Research of interfacial-refraction-index-thickness approach for simulating large-scale aero-optical distortions

Abstract

The optical wavefront becomes aberrated when the object optical wavefront propagates through index-of-refractionvariant, turbulent fluid. This paper related optical wavefront distortions to the fluid-mechanical behaviors. It deduces Interfacial-Refraction-Index-Thickness (IRIT) approach on the basis of eikonal equation. It simulated turbulent refractive index field by using high refractive index gradient interfaces instead of the full turbulent information. This simulation method characterized the turbulent flow optical behaviors by refractive index field, introduced the the interfacial physical thickness as the inverse of the refractive index gradient magnitude, and quantified the optical wavefront distortions by the optical path difference (OPD).

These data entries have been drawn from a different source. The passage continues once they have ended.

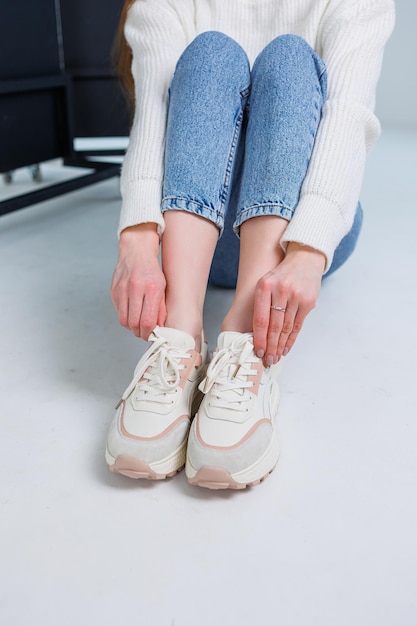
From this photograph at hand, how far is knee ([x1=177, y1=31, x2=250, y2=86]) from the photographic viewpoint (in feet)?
3.30

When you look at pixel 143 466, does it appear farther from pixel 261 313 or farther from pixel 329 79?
pixel 329 79

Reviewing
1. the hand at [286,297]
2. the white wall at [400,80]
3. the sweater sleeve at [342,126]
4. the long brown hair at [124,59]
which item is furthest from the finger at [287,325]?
the white wall at [400,80]

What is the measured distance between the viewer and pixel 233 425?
0.85 metres

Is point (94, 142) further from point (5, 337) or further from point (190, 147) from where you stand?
point (190, 147)

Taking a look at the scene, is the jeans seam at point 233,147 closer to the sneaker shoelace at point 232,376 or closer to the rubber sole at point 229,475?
the sneaker shoelace at point 232,376

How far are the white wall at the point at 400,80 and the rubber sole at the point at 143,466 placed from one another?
3.42 meters

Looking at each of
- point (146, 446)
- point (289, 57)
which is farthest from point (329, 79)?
point (146, 446)

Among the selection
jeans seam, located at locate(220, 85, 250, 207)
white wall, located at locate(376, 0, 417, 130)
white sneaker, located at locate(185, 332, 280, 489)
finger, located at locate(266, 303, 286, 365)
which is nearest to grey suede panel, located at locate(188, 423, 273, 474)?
white sneaker, located at locate(185, 332, 280, 489)

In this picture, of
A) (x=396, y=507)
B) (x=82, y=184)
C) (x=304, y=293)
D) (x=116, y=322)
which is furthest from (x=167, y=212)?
(x=82, y=184)

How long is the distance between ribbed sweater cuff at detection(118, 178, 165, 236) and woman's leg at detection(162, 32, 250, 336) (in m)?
0.02

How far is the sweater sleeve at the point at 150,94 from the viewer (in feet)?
3.25

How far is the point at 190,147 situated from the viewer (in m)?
0.96

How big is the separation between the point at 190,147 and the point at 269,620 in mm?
675

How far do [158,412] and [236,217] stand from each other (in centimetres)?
34
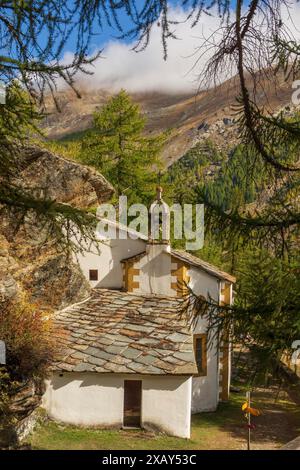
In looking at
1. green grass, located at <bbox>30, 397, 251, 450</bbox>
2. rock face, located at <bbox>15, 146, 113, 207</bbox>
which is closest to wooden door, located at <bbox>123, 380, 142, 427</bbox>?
green grass, located at <bbox>30, 397, 251, 450</bbox>

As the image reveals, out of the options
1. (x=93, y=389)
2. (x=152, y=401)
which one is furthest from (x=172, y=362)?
(x=93, y=389)

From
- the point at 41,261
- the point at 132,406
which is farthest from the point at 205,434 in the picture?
the point at 41,261

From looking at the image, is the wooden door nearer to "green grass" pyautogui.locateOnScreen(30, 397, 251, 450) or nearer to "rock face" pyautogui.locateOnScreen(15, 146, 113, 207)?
"green grass" pyautogui.locateOnScreen(30, 397, 251, 450)

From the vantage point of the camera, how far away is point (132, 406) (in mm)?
18969

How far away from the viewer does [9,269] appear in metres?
16.7

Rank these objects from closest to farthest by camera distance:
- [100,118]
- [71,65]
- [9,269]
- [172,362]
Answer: [71,65]
[172,362]
[9,269]
[100,118]

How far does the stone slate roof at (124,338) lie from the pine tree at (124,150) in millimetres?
13247

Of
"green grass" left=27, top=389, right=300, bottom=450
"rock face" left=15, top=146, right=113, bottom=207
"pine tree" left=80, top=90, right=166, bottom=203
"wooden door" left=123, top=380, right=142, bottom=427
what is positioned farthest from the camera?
"pine tree" left=80, top=90, right=166, bottom=203

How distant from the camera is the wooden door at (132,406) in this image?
1594 cm

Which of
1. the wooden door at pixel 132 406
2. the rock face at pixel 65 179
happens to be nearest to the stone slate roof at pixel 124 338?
the wooden door at pixel 132 406

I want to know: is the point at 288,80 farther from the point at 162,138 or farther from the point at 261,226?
the point at 162,138

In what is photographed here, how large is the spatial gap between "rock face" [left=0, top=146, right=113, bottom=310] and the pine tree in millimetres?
10021

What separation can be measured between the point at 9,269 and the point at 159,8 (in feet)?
43.6

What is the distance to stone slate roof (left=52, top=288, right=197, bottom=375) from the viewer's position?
14781 millimetres
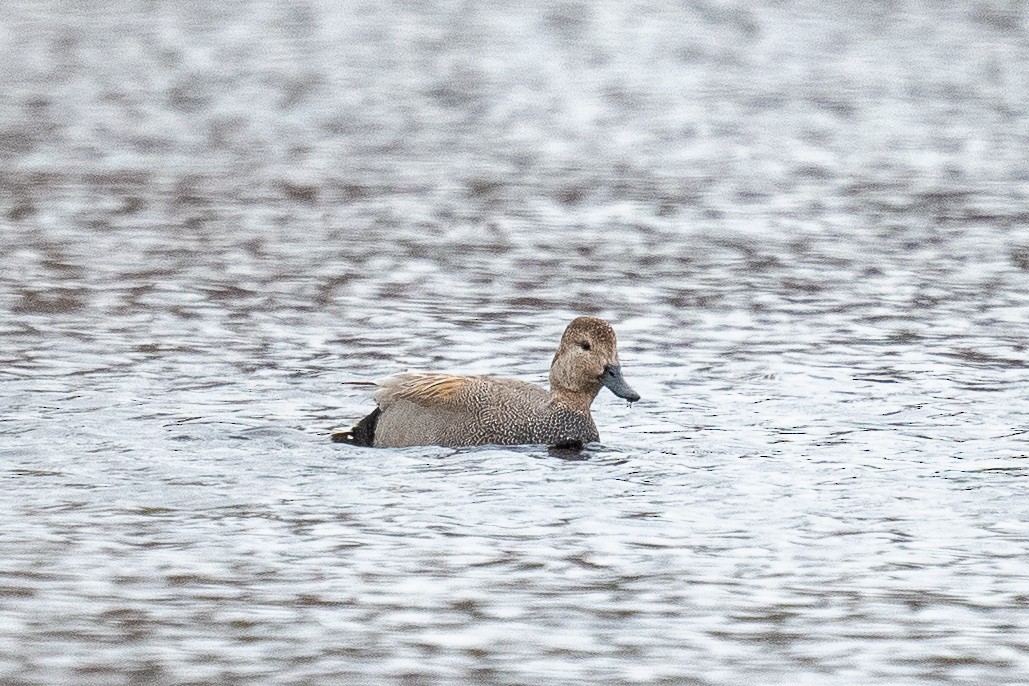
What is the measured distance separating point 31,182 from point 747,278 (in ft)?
22.2

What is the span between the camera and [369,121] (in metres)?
22.2

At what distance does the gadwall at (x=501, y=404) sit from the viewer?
36.5 ft

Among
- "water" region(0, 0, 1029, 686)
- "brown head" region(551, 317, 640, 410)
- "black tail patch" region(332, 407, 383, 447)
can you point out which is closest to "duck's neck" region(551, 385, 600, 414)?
"brown head" region(551, 317, 640, 410)

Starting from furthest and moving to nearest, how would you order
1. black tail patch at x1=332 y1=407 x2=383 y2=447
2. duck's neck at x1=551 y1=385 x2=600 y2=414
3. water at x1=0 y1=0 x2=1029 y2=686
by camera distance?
1. duck's neck at x1=551 y1=385 x2=600 y2=414
2. black tail patch at x1=332 y1=407 x2=383 y2=447
3. water at x1=0 y1=0 x2=1029 y2=686

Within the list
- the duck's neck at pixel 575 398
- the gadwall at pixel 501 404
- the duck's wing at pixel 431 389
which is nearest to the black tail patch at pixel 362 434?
the gadwall at pixel 501 404

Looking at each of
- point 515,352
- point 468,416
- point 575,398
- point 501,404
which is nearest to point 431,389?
point 468,416

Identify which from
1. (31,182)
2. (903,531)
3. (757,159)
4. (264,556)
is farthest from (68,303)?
(757,159)

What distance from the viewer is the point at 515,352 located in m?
13.3

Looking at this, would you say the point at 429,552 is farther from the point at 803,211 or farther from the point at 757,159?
the point at 757,159

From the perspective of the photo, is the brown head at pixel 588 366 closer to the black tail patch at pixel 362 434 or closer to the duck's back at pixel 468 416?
the duck's back at pixel 468 416

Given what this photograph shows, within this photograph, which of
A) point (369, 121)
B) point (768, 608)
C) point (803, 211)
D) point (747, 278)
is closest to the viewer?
point (768, 608)

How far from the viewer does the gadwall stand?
1113 cm

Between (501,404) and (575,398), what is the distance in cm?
43

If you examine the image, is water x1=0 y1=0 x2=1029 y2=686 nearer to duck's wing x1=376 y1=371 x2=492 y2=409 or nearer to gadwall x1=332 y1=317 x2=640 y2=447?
gadwall x1=332 y1=317 x2=640 y2=447
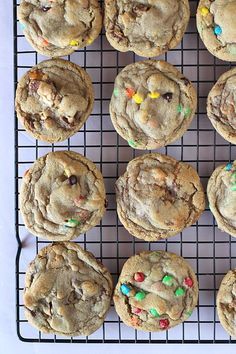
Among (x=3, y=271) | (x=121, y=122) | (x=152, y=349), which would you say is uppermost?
(x=121, y=122)

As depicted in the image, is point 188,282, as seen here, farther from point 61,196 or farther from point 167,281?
point 61,196

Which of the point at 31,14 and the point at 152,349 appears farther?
the point at 152,349


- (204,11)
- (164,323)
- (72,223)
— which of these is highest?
(204,11)

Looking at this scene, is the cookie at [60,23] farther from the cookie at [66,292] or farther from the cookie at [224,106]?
the cookie at [66,292]

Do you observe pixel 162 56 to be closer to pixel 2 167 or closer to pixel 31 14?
pixel 31 14

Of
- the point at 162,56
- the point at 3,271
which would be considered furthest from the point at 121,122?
the point at 3,271

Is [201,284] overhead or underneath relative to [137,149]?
underneath

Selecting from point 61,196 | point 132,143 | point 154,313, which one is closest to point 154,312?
point 154,313
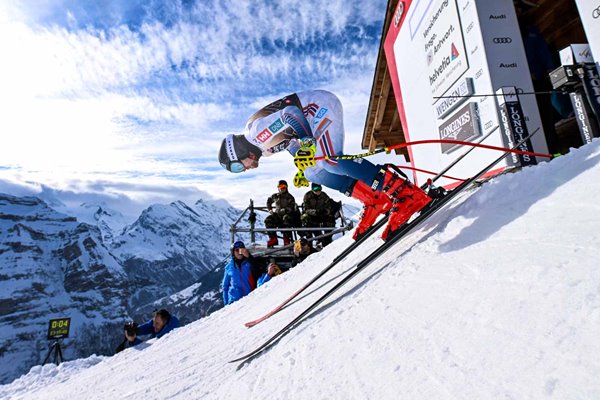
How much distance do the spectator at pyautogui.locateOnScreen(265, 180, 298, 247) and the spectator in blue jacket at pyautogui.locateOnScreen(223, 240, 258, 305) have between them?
9.39 ft

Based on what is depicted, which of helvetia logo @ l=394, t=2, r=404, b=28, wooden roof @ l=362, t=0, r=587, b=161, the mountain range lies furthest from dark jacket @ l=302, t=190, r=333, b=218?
the mountain range

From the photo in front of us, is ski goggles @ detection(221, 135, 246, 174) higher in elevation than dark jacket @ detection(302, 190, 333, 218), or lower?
higher

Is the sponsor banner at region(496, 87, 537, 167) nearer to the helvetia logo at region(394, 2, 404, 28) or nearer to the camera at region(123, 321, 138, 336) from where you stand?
the helvetia logo at region(394, 2, 404, 28)

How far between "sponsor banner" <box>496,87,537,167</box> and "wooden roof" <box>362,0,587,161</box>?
206cm

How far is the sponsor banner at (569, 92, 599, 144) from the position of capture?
327cm

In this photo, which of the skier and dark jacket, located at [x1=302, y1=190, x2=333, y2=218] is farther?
dark jacket, located at [x1=302, y1=190, x2=333, y2=218]

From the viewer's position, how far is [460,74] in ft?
15.8

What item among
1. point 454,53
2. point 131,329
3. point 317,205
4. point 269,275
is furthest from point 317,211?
point 454,53

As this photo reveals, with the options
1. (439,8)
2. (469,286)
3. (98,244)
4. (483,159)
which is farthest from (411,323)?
(98,244)

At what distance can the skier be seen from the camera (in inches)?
133

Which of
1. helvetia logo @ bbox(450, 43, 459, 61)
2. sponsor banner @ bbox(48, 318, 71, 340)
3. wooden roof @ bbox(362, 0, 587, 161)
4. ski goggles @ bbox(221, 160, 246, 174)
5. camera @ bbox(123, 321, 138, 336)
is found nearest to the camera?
helvetia logo @ bbox(450, 43, 459, 61)

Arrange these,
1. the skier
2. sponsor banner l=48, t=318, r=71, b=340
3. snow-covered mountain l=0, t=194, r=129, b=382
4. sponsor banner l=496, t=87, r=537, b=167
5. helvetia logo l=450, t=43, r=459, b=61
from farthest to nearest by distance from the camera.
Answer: snow-covered mountain l=0, t=194, r=129, b=382, sponsor banner l=48, t=318, r=71, b=340, helvetia logo l=450, t=43, r=459, b=61, sponsor banner l=496, t=87, r=537, b=167, the skier

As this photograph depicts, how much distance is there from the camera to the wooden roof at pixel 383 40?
5.42m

When compared modeled OPD profile to original full OPD profile, good agreement was found between the original full aero-optical wavefront OPD and the modeled OPD which only retains approximately 50% refractive index information. The results show that large-scale aero-optical distortions emerge from high-gradient interfaces and the IRIT approach is useful to simulate aero-optical effects. Furthermore, it indicates that the IRIT approach can reproduced the large-scale optical distortions using the high-gradient information, and that the IRIT approach can be used for prediction and correction of aero-optical distortions. The IRIT approach can also be used for aero-optical control and optimization by modifying the high-gradient interfaces.